Web page caption excerpts
.....

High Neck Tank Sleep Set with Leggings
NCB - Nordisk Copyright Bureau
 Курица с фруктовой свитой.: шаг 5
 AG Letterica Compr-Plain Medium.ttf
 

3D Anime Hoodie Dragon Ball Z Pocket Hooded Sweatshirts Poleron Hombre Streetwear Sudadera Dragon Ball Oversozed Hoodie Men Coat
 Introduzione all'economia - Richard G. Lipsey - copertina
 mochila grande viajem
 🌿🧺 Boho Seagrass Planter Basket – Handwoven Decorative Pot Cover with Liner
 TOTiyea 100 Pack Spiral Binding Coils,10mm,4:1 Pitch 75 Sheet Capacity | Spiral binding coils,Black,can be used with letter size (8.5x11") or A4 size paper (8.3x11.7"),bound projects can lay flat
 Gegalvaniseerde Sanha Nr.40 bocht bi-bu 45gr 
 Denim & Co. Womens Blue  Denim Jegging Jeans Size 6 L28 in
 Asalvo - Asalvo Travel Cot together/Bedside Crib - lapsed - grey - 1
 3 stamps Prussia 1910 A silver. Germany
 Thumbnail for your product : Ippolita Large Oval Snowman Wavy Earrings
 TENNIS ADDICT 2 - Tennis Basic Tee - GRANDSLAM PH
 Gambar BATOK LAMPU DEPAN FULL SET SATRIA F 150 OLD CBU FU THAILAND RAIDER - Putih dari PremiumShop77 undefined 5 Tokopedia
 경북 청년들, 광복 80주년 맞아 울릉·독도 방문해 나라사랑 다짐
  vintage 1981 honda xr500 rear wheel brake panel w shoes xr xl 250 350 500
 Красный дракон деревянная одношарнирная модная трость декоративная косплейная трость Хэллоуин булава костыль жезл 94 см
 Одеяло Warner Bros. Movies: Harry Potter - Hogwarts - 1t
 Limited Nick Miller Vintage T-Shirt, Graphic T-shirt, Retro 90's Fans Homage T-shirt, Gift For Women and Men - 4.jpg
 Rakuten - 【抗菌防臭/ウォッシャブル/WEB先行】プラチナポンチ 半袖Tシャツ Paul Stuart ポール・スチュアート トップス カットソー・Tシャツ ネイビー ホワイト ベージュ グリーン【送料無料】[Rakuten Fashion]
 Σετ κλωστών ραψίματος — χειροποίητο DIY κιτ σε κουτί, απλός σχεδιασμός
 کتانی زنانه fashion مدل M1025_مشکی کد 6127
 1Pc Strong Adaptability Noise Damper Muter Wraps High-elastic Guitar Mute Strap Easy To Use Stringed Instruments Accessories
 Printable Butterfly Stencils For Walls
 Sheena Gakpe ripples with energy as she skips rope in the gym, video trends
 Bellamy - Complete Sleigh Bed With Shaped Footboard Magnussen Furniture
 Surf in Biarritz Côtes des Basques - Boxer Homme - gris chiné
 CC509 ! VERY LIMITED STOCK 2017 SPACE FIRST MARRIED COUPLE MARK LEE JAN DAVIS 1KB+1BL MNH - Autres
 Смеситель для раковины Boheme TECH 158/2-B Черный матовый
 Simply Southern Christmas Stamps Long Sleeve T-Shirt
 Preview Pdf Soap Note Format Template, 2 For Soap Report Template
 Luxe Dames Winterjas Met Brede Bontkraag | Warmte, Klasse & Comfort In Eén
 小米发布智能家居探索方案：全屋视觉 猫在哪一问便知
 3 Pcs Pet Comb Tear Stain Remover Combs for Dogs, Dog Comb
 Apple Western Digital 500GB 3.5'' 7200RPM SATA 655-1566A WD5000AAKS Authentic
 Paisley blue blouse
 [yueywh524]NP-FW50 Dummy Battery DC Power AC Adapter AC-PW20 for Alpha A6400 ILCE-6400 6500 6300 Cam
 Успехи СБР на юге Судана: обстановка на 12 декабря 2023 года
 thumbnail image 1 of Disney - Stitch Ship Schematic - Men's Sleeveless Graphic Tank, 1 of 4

.....

| Problem statement |
Render each line of the listing above as one string in a JSON list, omitting the blank lines.

| Task output |
[
  "High Neck Tank Sleep Set with Leggings",
  "NCB - Nordisk Copyright Bureau",
  " Курица с фруктовой свитой.: шаг 5",
  " AG Letterica Compr-Plain Medium.ttf",
  "3D Anime Hoodie Dragon Ball Z Pocket Hooded Sweatshirts Poleron Hombre Streetwear Sudadera Dragon Ball Oversozed Hoodie Men Coat",
  " Introduzione all'economia - Richard G. Lipsey - copertina",
  " mochila grande viajem",
  " 🌿🧺 Boho Seagrass Planter Basket – Handwoven Decorative Pot Cover with Liner",
  " TOTiyea 100 Pack Spiral Binding Coils,10mm,4:1 Pitch 75 Sheet Capacity | Spiral binding coils,Black,can be used with letter size (8.5x11\") or A4 size paper (8.3x11.7\"),bound projects can lay flat",
  " Gegalvaniseerde Sanha Nr.40 bocht bi-bu 45gr ",
  " Denim & Co. Womens Blue  Denim Jegging Jeans Size 6 L28 in",
  " Asalvo - Asalvo Travel Cot together/Bedside Crib - lapsed - grey - 1",
  " 3 stamps Prussia 1910 A silver. Germany",
  " Thumbnail for your product : Ippolita Large Oval Snowman Wavy Earrings",
  " TENNIS ADDICT 2 - Tennis Basic Tee - GRANDSLAM PH",
  " Gambar BATOK LAMPU DEPAN FULL SET SATRIA F 150 OLD CBU FU THAILAND RAIDER - Putih dari PremiumShop77 undefined 5 Tokopedia",
  " 경북 청년들, 광복 80주년 맞아 울릉·독도 방문해 나라사랑 다짐",
  "  vintage 1981 honda xr500 rear wheel brake panel w shoes xr xl 250 350 500",
  " Красный дракон деревянная одношарнирная модная трость декоративная косплейная трость Хэллоуин булава костыль жезл 94 см",
  " Одеяло Warner Bros. Movies: Harry Potter - Hogwarts - 1t",
  " Limited Nick Miller Vintage T-Shirt, Graphic T-shirt, Retro 90's Fans Homage T-shirt, Gift For Women and Men - 4.jpg",
  " Rakuten - 【抗菌防臭/ウォッシャブル/WEB先行】プラチナポンチ 半袖Tシャツ Paul Stuart ポール・スチュアート トップス カットソー・Tシャツ ネイビー ホワイト ベージュ グリーン【送料無料】[Rakuten Fashion]",
  " Σετ κλωστών ραψίματος — χειροποίητο DIY κιτ σε κουτί, απλός σχεδιασμός",
  " کتانی زنانه fashion مدل M1025_مشکی کد 6127",
  " 1Pc Strong Adaptability Noise Damper Muter Wraps High-elastic Guitar Mute Strap Easy To Use Stringed Instruments Accessories",
  " Printable Butterfly Stencils For Walls",
  " Sheena Gakpe ripples with energy as she skips rope in the gym, video trends",
  " Bellamy - Complete Sleigh Bed With Shaped Footboard Magnussen Furniture",
  " Surf in Biarritz Côtes des Basques - Boxer Homme - gris chiné",
  " CC509 ! VERY LIMITED STOCK 2017 SPACE FIRST MARRIED COUPLE MARK LEE JAN DAVIS 1KB+1BL MNH - Autres",
  " Смеситель для раковины Boheme TECH 158/2-B Черный матовый",
  " Simply Southern Christmas Stamps Long Sleeve T-Shirt",
  " Preview Pdf Soap Note Format Template, 2 For Soap Report Template",
  " Luxe Dames Winterjas Met Brede Bontkraag | Warmte, Klasse & Comfort In Eén",
  " 小米发布智能家居探索方案：全屋视觉 猫在哪一问便知",
  " 3 Pcs Pet Comb Tear Stain Remover Combs for Dogs, Dog Comb",
  " Apple Western Digital 500GB 3.5'' 7200RPM SATA 655-1566A WD5000AAKS Authentic",
  " Paisley blue blouse",
  " [yueywh524]NP-FW50 Dummy Battery DC Power AC Adapter AC-PW20 for Alpha A6400 ILCE-6400 6500 6300 Cam",
  " Успехи СБР на юге Судана: обстановка на 12 декабря 2023 года",
  " thumbnail image 1 of Disney - Stitch Ship Schematic - Men's Sleeveless Graphic Tank, 1 of 4"
]